Social media also encapsulates users into filter bubbles; filter bubbles (or echo chambers) are the result of the careful curation of social media feeds, which enables users to be surrounded by like-minded people and information that is aligned with their existing beliefs. Filter bubbles are further aggravated by confirmation bias, which suggests that users may actively seek and use information that already concurs with their existing mental models, prior knowledge, and memories, as opposed to seeking information from a variety of potentially conflicting sources. It is very easy for people to avoid distasteful, upsetting, or just incongruent information while in their social media filter bubbles. Filter bubbles are an example of selective exposure, or selective information-seeking, which is defined as the predisposition to “seek information that is congruent” with “prior knowledge, beliefs, and opinions, and to avoid exposure to information that conflicts with those internal states” (Case and Given 2016, 115).

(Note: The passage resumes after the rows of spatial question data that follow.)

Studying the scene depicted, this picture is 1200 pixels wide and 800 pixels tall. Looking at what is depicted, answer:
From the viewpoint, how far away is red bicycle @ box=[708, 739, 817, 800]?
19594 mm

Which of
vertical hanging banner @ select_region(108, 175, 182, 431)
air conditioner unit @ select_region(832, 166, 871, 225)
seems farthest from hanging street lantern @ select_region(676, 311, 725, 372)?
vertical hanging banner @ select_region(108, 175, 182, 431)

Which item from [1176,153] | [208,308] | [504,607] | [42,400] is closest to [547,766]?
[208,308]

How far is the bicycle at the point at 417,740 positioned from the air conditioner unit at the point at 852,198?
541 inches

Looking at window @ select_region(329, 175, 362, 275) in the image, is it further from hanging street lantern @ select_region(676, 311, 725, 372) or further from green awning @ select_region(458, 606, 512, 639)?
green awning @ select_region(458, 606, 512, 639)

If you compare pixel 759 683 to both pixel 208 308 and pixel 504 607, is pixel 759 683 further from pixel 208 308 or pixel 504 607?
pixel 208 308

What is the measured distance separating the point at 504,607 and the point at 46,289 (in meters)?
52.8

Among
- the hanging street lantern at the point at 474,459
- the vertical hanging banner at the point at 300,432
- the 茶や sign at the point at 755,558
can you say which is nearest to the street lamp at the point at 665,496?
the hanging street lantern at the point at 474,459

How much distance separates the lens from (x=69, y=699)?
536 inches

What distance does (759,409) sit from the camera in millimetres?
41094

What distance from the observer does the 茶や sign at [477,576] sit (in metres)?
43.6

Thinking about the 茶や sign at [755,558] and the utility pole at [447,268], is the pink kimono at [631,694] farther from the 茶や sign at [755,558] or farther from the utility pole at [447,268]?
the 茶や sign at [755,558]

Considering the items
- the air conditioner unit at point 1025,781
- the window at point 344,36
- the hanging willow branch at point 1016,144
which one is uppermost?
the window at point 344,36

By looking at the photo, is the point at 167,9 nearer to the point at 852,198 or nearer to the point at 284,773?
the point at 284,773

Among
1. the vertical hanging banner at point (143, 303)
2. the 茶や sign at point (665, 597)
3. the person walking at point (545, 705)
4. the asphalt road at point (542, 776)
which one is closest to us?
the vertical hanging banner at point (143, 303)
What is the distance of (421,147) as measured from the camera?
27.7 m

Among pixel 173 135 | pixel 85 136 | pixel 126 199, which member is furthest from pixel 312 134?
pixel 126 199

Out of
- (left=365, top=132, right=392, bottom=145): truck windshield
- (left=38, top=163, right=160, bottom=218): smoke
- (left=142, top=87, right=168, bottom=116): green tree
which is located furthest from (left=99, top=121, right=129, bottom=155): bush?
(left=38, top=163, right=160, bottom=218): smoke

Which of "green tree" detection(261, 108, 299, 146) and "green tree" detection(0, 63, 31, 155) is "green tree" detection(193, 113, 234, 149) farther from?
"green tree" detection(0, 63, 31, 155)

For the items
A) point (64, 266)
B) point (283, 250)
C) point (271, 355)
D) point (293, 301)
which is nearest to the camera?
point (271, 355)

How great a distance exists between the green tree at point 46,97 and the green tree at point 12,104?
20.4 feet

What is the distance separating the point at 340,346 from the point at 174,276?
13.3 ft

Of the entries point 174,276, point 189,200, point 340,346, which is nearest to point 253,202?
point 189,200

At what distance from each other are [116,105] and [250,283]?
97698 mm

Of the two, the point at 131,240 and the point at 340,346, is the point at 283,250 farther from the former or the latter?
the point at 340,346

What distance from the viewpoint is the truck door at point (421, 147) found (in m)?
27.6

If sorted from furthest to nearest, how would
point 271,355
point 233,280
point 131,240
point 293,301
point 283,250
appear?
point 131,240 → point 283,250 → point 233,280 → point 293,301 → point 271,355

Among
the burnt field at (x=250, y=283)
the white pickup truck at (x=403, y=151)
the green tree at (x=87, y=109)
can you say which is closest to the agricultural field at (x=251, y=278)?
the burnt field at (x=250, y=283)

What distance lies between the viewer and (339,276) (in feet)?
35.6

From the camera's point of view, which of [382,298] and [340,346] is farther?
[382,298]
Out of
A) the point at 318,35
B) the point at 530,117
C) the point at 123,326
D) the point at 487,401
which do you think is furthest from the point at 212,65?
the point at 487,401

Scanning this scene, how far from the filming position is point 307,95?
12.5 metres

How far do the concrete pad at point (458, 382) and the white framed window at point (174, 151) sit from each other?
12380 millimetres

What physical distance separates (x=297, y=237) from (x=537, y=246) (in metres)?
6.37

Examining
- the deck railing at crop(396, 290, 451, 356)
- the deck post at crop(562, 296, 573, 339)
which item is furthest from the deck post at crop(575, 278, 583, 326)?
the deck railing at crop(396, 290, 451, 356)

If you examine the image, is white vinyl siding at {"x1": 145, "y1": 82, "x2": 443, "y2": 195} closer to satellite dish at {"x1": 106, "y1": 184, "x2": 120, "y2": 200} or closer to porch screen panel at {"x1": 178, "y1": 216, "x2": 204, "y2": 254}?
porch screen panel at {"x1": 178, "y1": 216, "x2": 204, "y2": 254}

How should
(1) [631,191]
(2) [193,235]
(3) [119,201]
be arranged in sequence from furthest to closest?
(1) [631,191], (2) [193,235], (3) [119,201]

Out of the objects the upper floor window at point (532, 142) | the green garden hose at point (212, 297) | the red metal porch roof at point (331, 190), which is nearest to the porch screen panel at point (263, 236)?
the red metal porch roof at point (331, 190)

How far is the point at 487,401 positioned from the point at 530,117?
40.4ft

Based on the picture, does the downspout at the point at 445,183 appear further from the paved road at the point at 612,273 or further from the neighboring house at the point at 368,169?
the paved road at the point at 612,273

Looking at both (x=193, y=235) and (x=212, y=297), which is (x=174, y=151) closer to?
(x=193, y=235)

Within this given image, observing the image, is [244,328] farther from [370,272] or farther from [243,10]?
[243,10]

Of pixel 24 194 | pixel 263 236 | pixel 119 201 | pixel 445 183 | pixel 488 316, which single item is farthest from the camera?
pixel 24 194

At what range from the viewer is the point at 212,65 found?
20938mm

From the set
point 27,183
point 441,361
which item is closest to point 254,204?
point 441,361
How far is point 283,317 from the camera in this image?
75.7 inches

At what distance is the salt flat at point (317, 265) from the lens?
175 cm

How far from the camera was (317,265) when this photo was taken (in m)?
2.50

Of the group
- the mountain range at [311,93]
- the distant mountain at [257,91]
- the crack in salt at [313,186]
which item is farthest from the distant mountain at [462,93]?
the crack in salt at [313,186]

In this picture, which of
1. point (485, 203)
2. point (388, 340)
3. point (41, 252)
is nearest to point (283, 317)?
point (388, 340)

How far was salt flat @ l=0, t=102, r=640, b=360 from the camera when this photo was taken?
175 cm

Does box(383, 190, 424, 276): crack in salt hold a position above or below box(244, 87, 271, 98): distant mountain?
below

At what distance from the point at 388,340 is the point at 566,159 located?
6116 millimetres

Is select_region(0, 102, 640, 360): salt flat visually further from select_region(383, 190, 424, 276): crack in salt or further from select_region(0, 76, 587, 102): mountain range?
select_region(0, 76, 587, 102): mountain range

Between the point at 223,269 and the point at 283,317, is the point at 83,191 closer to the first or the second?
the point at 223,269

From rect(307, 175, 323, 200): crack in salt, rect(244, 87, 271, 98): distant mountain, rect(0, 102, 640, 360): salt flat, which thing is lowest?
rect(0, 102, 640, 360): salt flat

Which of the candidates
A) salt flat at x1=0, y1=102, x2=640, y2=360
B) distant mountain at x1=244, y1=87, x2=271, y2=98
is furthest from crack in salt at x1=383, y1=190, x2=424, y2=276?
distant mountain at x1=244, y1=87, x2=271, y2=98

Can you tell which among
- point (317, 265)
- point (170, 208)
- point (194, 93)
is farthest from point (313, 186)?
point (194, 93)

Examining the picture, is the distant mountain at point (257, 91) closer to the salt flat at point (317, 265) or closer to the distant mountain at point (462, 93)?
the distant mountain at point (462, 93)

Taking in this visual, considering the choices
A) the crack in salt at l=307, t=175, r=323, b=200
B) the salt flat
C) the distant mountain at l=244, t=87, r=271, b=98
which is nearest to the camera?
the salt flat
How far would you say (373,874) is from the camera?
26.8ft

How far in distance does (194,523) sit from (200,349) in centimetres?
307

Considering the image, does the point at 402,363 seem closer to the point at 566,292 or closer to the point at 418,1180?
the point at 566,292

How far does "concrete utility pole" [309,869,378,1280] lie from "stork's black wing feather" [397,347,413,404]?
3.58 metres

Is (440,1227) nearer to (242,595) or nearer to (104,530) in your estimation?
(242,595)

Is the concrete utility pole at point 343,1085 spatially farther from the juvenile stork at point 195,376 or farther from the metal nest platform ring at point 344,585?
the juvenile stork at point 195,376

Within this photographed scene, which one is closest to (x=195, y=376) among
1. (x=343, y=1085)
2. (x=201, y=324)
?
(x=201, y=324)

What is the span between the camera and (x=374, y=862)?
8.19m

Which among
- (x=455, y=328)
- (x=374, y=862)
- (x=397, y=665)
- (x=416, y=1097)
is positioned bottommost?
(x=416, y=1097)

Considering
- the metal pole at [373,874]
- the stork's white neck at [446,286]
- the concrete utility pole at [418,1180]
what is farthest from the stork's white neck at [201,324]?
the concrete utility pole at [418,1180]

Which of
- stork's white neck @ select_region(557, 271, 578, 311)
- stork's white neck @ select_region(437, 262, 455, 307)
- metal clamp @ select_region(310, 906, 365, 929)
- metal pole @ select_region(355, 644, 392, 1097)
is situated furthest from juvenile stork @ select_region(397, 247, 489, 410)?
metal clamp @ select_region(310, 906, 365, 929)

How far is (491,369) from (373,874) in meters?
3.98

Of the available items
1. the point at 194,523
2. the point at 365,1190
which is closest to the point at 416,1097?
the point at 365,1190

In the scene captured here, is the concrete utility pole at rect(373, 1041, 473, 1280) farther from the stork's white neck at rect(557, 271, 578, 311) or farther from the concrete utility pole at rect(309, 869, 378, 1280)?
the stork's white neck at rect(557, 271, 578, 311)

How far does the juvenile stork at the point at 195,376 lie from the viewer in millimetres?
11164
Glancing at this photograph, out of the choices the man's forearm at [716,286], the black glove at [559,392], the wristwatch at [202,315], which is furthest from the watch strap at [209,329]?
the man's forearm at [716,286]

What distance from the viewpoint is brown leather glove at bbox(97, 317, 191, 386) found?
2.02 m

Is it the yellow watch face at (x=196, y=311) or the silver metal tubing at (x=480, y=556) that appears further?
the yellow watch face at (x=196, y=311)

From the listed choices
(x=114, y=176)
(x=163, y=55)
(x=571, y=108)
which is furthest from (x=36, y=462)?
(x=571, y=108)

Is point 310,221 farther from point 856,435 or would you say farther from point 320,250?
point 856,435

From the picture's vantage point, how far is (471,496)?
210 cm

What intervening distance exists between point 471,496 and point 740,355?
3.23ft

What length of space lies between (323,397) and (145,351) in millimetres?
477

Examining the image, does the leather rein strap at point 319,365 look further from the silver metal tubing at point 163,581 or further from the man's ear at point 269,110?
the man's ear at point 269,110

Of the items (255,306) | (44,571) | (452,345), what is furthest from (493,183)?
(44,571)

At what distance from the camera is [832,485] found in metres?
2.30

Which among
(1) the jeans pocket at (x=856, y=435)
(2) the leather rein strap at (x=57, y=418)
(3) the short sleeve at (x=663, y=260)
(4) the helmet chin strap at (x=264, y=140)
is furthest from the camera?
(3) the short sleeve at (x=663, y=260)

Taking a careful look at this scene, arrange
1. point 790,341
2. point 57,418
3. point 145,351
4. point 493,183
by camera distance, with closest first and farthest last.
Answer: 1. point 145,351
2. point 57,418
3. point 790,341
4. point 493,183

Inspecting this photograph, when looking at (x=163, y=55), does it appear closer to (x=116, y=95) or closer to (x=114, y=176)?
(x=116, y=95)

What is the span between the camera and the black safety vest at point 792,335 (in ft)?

Hand-in-hand with selective exposure is information avoidance. When purposeful choices are made regarding what information is obtained and consequently used, there are also purposeful decisions being made about what information is disregarded, evaded, or rejected in order to maintain existing states of belief (Case and Given 2016, 117). A final piece of the decision-making process, as it relates to information overload, selective exposure, and information avoidance, is satisficing. Satisficing is selecting information that is “good enough” to satisfy basic needs (36) or “choosing the first ‘acceptable answer’ to a question or solution to a problem” (102), “even if it means accepting a lower quality or quantity of information” (194). Satisficing could be a result of intellectual laziness, being unwilling or unable to deal with information overload, or not having the requisite information evaluation skills to reliably source information. Whatever the reason, satisficing also contributes to the spread and inescapabilty of misinformation, disinformation, and fake news by allowing low-quality information to remain in circulation and be disseminated; it may not be the best information, but it’s “good enough” not to be questioned or challenged.